Another view of these disorders is that they are on a continuum known as autistic spectrum disorders. Another related continuum is Sensory Integration Dysfunction, which is about how well we integrate the information we receive from our senses. Autism, Asperger's syndrome, and Sensory Integration Dysfunction are all closely related and overlap.

Some high-achieving individuals are thought to have had some form of autism. However, this may be a favoured diagnosis due to the high current visibility of autism in the popular press.

There are two main manifestations of classical autism, regressive autism and early infantile autism. Early infantile autism is present at birth while regressive autism begins at approximately 18 months. There are also cases of children developing normally from birth but regressing around the age of 18 months, causing some degree of controversy as to when the neurological difference involved in autism truly began. Read more about Rare Autism spectrum disorders.

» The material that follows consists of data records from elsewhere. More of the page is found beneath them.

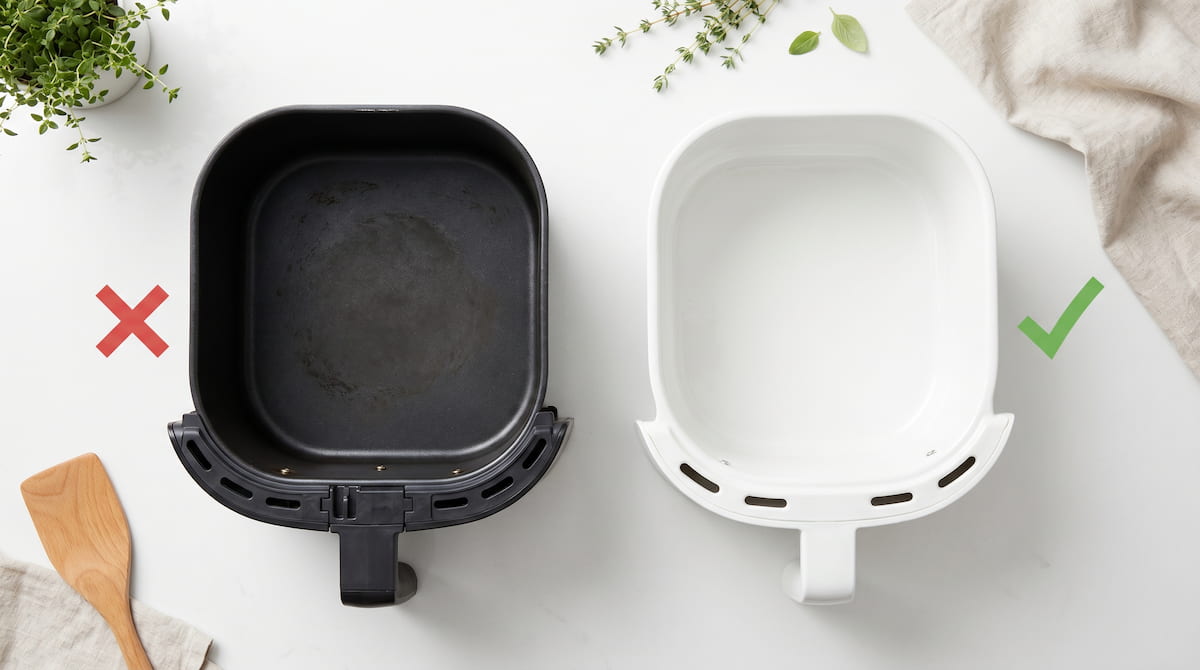 PTFE nonstick basket danger versus ceramic basket safe for birds comparison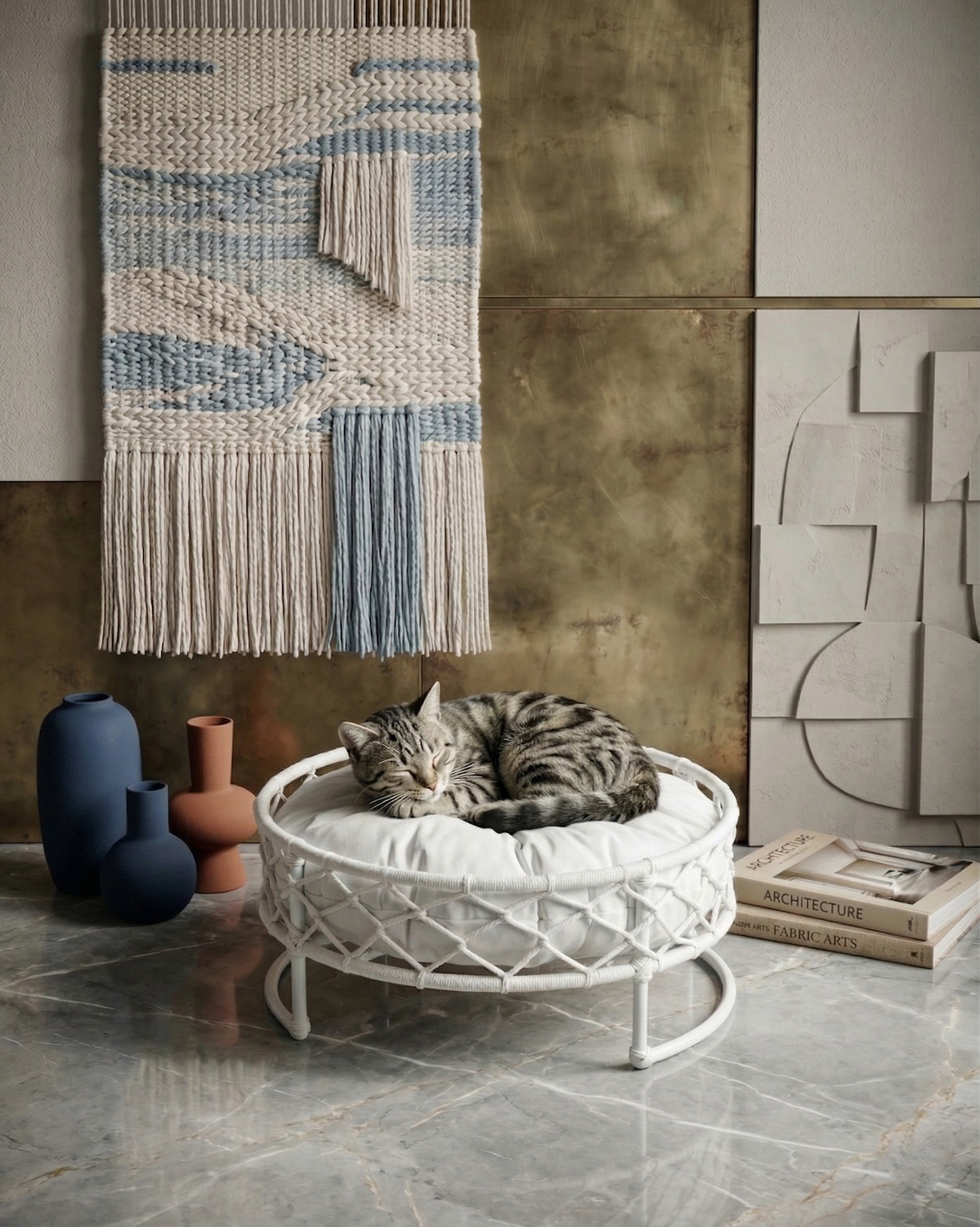 Fettah Handgemachtes Hunde- & Katzenbett in Premium-Qualität – Rundes Haustierbett mit Kissen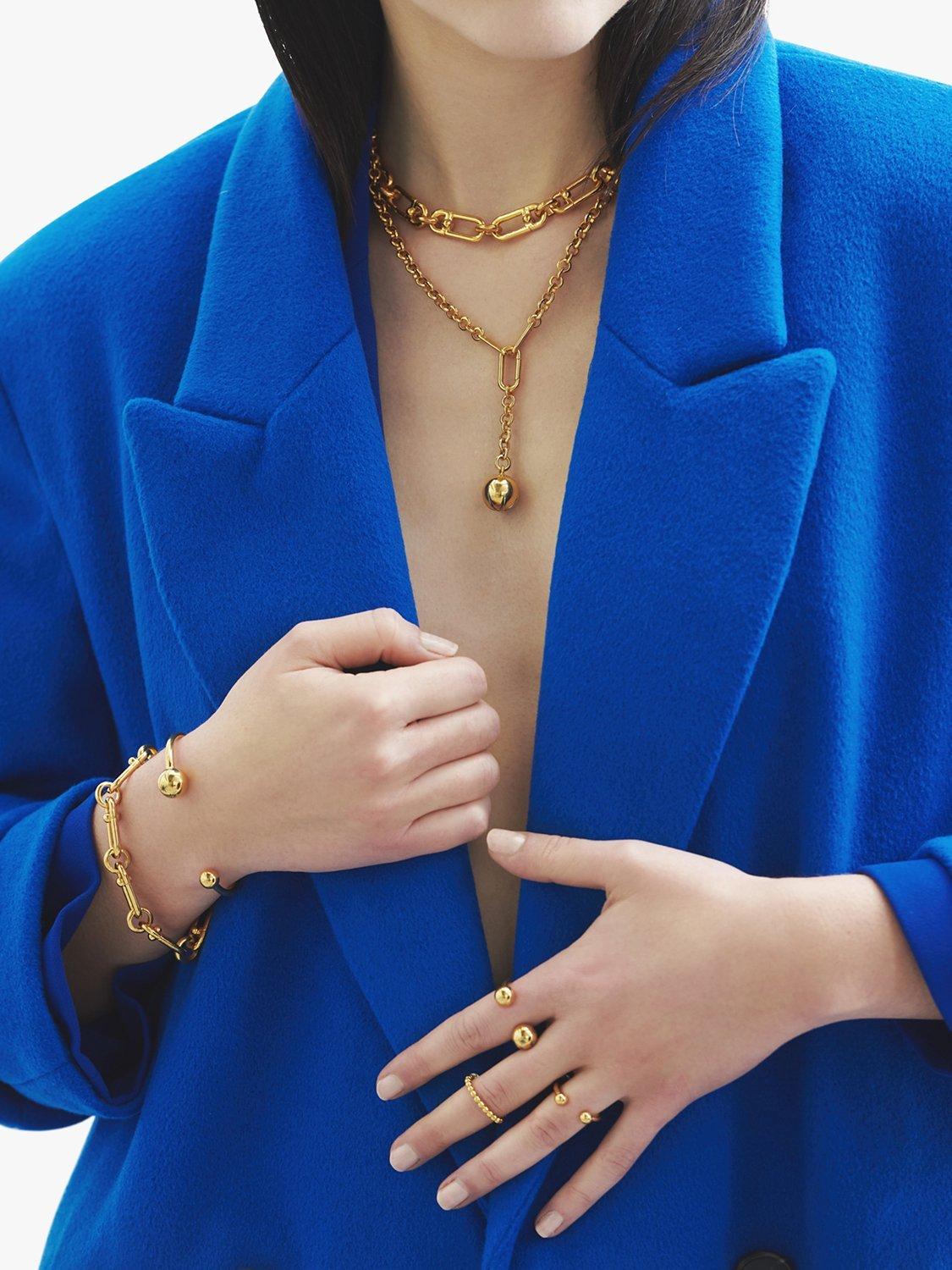 Product image 4 of 4, which shows Rachel Jackson London Statement Stellar Hardware Chain Necklace, Gold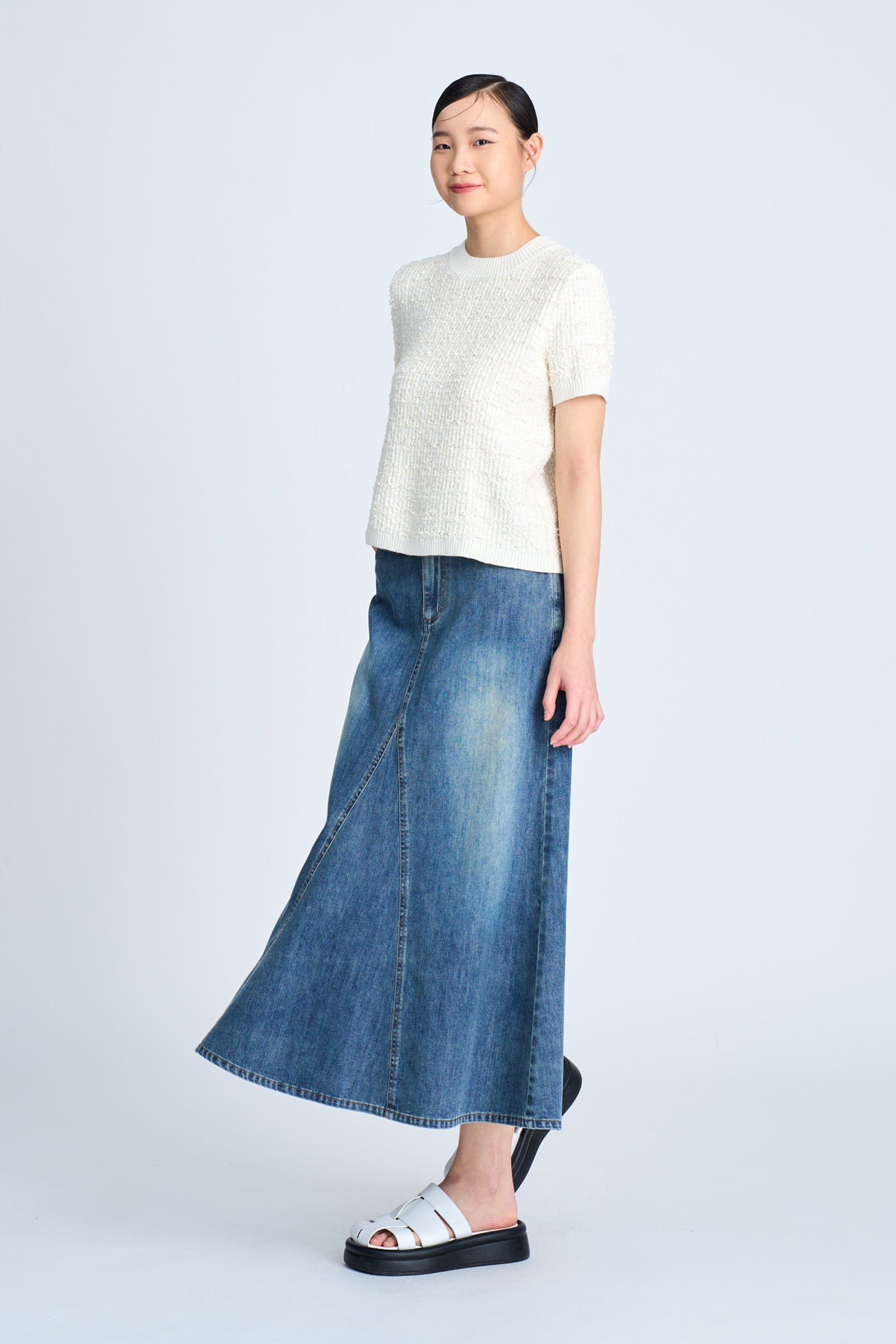 Knitted Tweed Top - Sand [AT]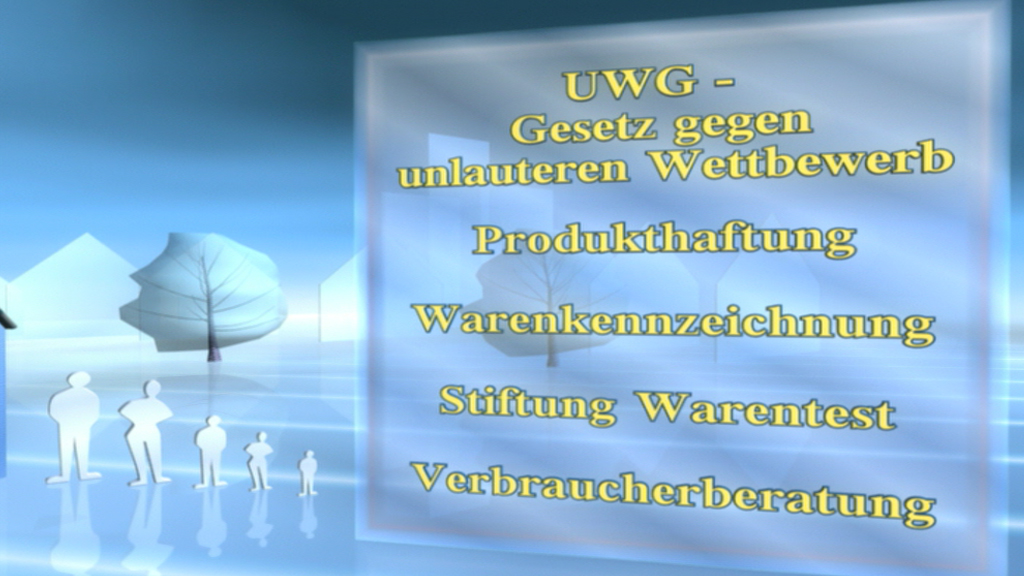 Text über das UWG, einschließlich Themen wie Produkthaftung, Warenkennzeichnung und Verbraucherberatung.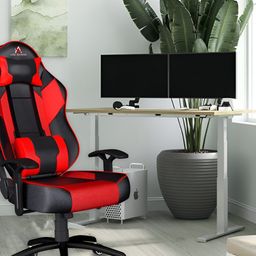 ASE GAMING Red 180 Degree Recline Footrest Neck & Lumbar Pillow Gaming Chair-image-92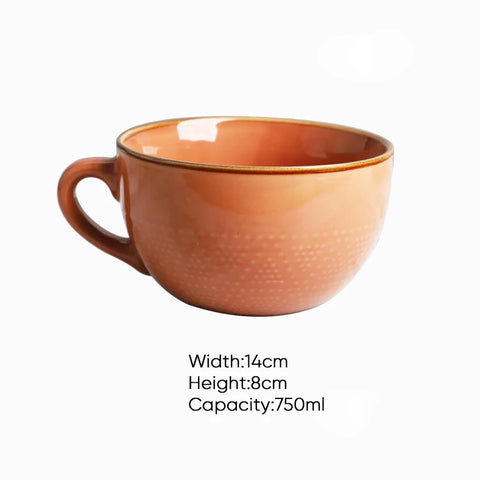 Orange mug with dimensions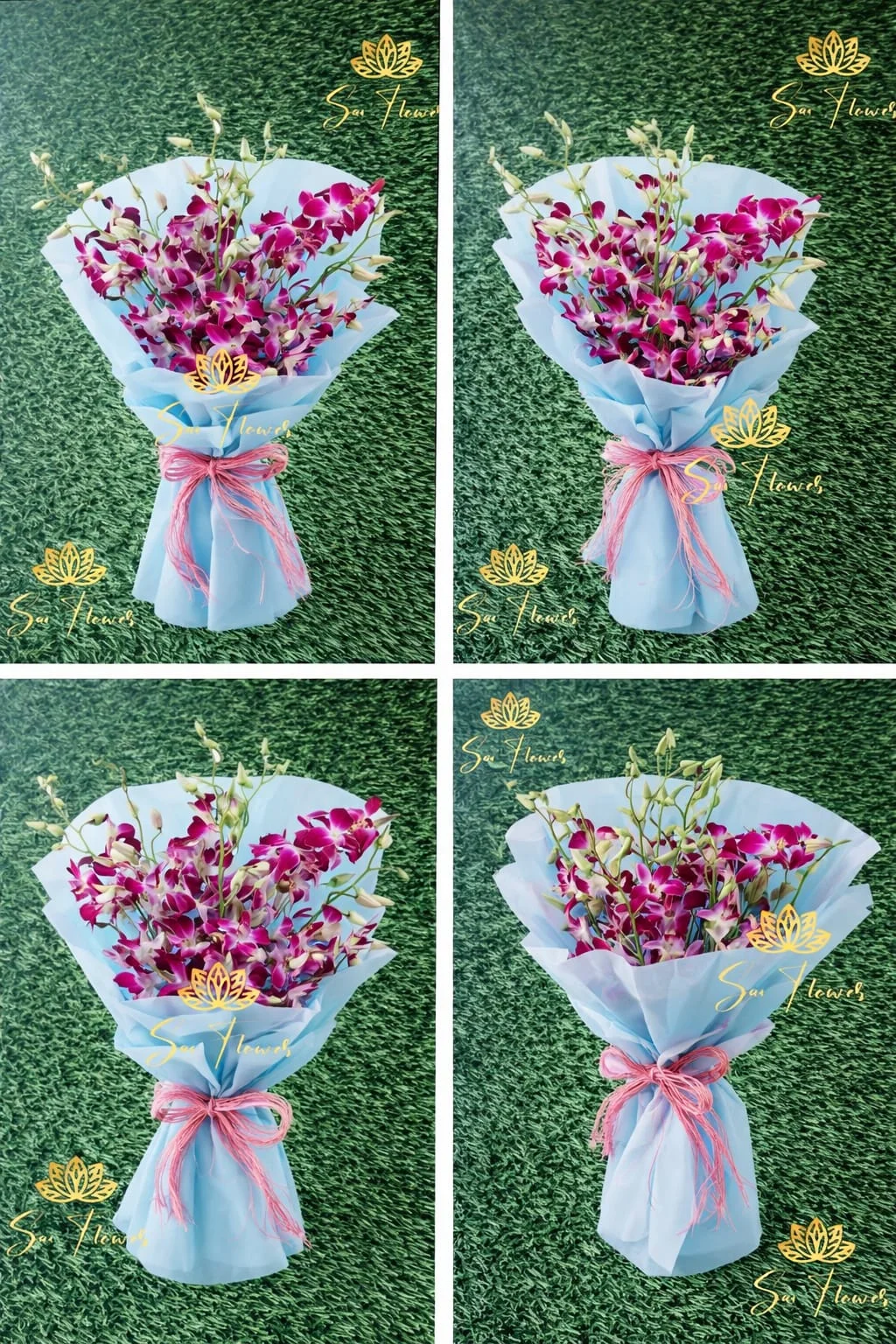 Blue Wrap Purple Orchid Elegance Bouquet gallery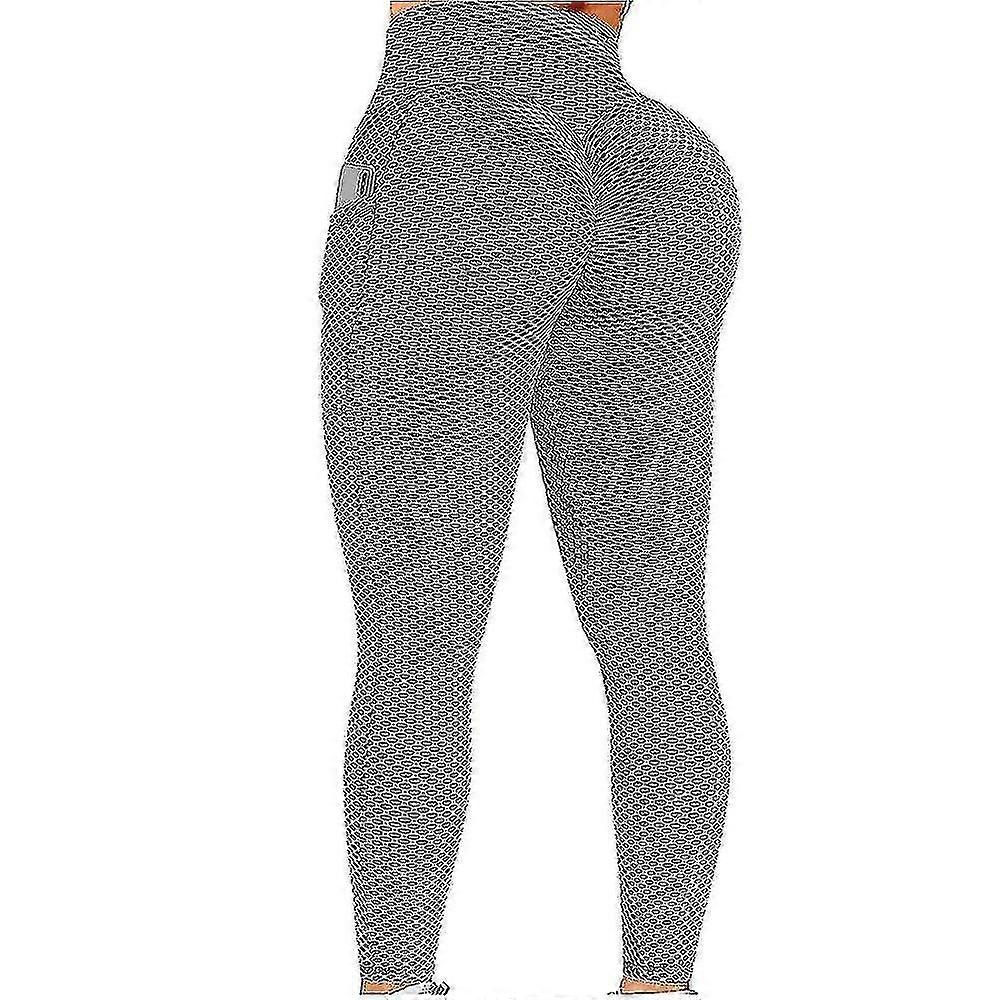 Tik Tok Leggings Plus Size, Women's Textured Booty Yoga Pants High Waist Ruched Butt Lifting Tummy Control Yoga Tights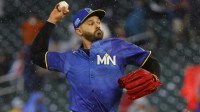 Minnesota Twins starting pitcher Pablo Lopez (49) throws to the Cleveland Guardians in the first inning at Target Field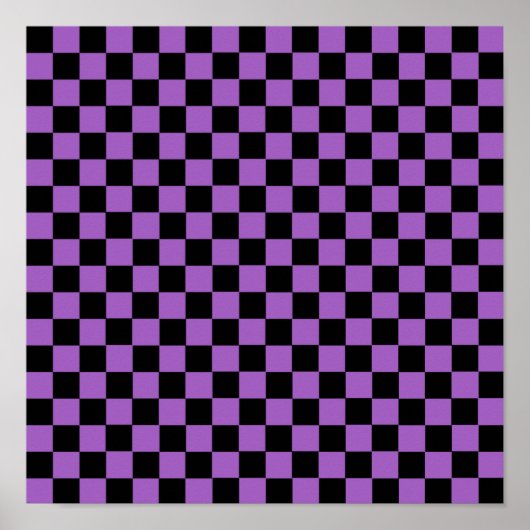 Lavender en Black Checkered Pattern Poster (Voorkant)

Adults with an autism spectrum disorder:

Some autistic adults, especially those with high-functioning autism or with Asperger's syndrome, are able to work successfully in mainstream jobs (though many are unemployed). Nevertheless, communication and social problems often cause difficulties in many areas of life.

Many other autistics are capable of employment in sheltered workshops under the supervision of managers trained in working with persons with disabilities. A nurturing environment at home, at school, and later in job training and at work, helps autistic people continue to learn and to develop throughout their lives.

In the United States, the public schools' responsibility for providing services ends when the autistic person is in their 20s, depending on each state. The family is then faced with the challenge of finding living arrangements and employment to match the particular needs of their adult child, as well as the programs and facilities that can provide support services to achieve these goals.